Per curarsi della fede bisogna curare gli spazi in cui essa fiorisce. Non a caso la Chiesa parla spesso di giardini perduti, come l’Eden, vigne da coltivare su fertili colli, giardini chiusi (l’amata nel Cantico dei cantici) e deserti che possano, un giorno, fiorire. Ma neanche l’immaginazione biblica potrebbe immaginare che a dar l’acqua a quei fiori sia un turista, sopra all’altare più importante della Chiesa romana, e cioè l’altare della Confessione a San Pietro, Roma, da cui solo il papa può dire messa. E che quell’acqua non sgorghi dai cuori o dai cieli, ma dal pipino del turista, ora in stato di fermo alla gendarmeria vaticana. Venerdì scorso un piscione ha eluso la sicurezza ed è salito sull’altare, si è tirato già i pantaloni e ha quasi orinato sul simbolo del potere pontificio nella basilica più importante del mondo. Un oltraggio che ha inibito persino il cardinale Gambetti, che di lì a poco avrebbe dovuto tenere una messa nella Chiesa. Papa Leone XIV, neanche a dirlo, si è arrabbiato, o come dicono i giornali “ha tuonato” contro il gesto, considerato sacrilego, blasfemo e dunque perfettamente appropriato per il luogo, visto che da tempo San Pietro è diventato il più grande punto panoramico da cui guardare la banalizzazione della fede. Mentre un tempo le Chiese rappresentavano la grandezza e la bellezza di Dio, oggi Dio è giusto l’occasione per andare ad ammirare la grandezza e la bellezza delle Chiese. Abbiamo sostituito la curiosità per Dio alla curiosità per capitelli, volte e navate lucide. Anzi, abbiamo sostituito Dio con il travertino.

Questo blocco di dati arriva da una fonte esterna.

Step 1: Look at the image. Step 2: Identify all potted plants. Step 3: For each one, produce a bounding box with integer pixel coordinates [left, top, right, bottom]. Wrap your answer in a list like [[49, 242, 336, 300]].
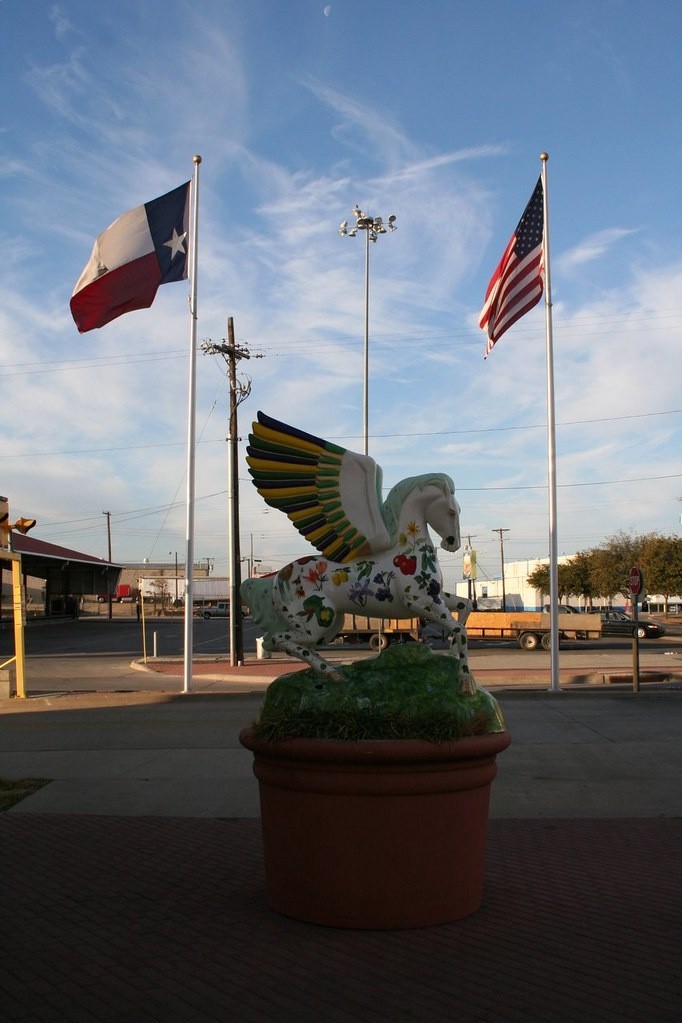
[[238, 640, 512, 930]]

Ora Leone XIV chiede che si faccia una messa riparatoria, un rito penitenziale che sia chiaramente orientato a mondare l’altare e la casa di Dio. Ma la sensazione è che sia una richiesta tutto sommato gratuita, visto che Dio non visita da tempo casa sua. Forse offeso dalle sedie di plastica, come nota Matteo Matzuzzi su Il Foglio, o dalle code di turisti e dalle foto senza flash. Il Papa, vestito di bianco, non può che auspicare che tutto si lavi, che si tolga una macchia, anche per evitare si sporcarsi, ma una messa sembra un po’ poco. Dovremmo partecipare a un rito del genere, che ad alcuni suona quasi pagano (intendendo con questo termine qualcosa di antiquato e superstizioso)? Ovviamente sì, perché l’alternativa alla messa penitenziale è nessuna messa, e cioè la tolleranza totale verso una delle vere superstizioni del nostro tempo, la secolarizzazione delle Chiese, basata evidentemente sul pregiudizio che in quei luoghi non ci siano più veri credenti. Di più, neanche veri preti. Le orde di turisti entrano a San Pietro convinti di poter ammirare finalmente la Cappella Sistina, la Pietà di Michelangelo, un enorme baldacchino in legno con colonne a spirale, qualche statua di qualche anonimo. Ma quanti turisti entrano e non si accorgono di tutto questo, perché cercano l’opera d’arte che viene nascosta dal marmo, dalla polvere, dalle luci e dal legno?
Diciamolo in modo più chiaro. Chiunque entri a San Pietro e non preghi sta di fatto pisciando sull’altare del papa. Se il Vaticano fosse davvero così potente come in molti credono, dovrebbe tenere in stato di fermo i milioni di turisti che entrano in chiesa con le macchine fotografiche e i berretti in testa. Ma a quel punto la gendarmeria dovrebbe essere più grande dello stesso Stato vaticano e il Vaticano stesso diventerebbe uno Stato di polizia, cosa che è contraria a Dio, esattamente come la sovrappopolazione di atei nelle Chiese. Immaginate di aprire le porte di casa vostra a tutti, ma proprio a tutti, anche a chi vi sta antipatico o vi insulta, a chi non crede in voi (ma al vostro cibo, al vostro vino, al vostro divano sì), e capirete come si sente Dio nelle Chiese vestite da sagra, con piccoli shop, panche di bassa qualità e un vociare costante. Ecco il paradosso: la Chiesa soffre di incontinenza, non può trattenere tutti i blasfemi e i blasfemi non possono che pisciare sul sacro. Il turista in stato di fermo lo ha fatto solo in modo più esplicito di tutti gli altri, che preferiscono farsela sotto.